Many questions remain regarding the function of 76nt RNAs in growing axons. Among these are: which pre-miRNAs are found in elongating axons? What roles do they play in axon elongation, axon guidance in response to external cues, and in synaptogenesis? How does the neuron ‘decide’ which pre-miRNAs are exported into the axon? What environmental cues lead to the activation of the axonal RNAi pathway? Is the mRNA for arginyl transferase (ATE1), the enzyme responsible for arginylation of beta actin, present in axons and does the RNAi pathway regulate its translation? Do miRNAs regulate the translation of beta-actin mRNA? What other axonal mRNAs does the RNAi pathway regulate? Finally, mutations in many genes encoding proteins that interact with and regulate RNAs, including the ZC3H14 polyadenosine RNA binding protein, have been shown to be associated with heritable forms of human intellectual disability.
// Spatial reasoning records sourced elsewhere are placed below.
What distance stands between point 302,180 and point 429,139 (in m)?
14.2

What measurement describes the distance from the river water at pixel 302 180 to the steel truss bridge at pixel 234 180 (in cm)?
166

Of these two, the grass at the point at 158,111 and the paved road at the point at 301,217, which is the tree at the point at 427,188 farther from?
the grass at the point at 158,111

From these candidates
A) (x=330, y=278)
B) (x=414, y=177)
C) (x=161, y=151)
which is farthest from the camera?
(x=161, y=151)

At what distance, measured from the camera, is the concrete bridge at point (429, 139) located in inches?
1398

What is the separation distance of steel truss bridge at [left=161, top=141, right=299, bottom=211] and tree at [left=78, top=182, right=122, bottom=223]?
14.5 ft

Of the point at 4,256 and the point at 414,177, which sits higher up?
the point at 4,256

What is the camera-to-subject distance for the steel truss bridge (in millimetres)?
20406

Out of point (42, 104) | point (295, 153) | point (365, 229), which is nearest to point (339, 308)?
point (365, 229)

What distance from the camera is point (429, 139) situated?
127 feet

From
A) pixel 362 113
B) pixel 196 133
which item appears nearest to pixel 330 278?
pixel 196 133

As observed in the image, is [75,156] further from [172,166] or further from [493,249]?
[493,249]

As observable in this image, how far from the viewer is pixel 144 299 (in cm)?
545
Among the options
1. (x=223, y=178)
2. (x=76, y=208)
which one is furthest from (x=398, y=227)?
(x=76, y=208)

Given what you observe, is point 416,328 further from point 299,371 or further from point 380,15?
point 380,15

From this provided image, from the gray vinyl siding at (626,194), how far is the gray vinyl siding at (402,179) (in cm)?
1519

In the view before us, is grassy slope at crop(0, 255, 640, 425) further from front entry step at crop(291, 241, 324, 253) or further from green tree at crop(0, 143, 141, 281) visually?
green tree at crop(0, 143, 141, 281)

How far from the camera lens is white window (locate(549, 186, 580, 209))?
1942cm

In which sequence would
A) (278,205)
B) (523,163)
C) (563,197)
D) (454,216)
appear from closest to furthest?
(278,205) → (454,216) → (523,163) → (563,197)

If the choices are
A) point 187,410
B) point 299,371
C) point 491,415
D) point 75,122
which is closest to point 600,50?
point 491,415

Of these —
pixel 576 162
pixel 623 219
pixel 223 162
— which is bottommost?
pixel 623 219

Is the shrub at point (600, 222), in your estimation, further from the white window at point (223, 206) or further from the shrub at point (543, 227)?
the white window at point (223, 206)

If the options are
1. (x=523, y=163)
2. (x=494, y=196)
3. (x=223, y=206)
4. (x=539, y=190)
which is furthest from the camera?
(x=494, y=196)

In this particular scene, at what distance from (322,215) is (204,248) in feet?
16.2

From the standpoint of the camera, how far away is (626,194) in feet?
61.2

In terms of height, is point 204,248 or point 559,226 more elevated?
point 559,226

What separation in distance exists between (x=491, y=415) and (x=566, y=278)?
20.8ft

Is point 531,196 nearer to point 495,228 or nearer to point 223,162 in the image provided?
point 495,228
In the case of ZC3H14, its Drosophila ortholog, dNab2 is required for axon projection patterns in brain neurons (Kelly et al., 2015) and its overexpression results in axon projection deficits in the optic lobes (Jalloh et al., unpublished). It will be interesting to see if any of these RNA binding proteins, or ZC3H14/dNab2 in particular, play a role in targeting mRNAs or components of the RNAi complex to growing axons and growth cones.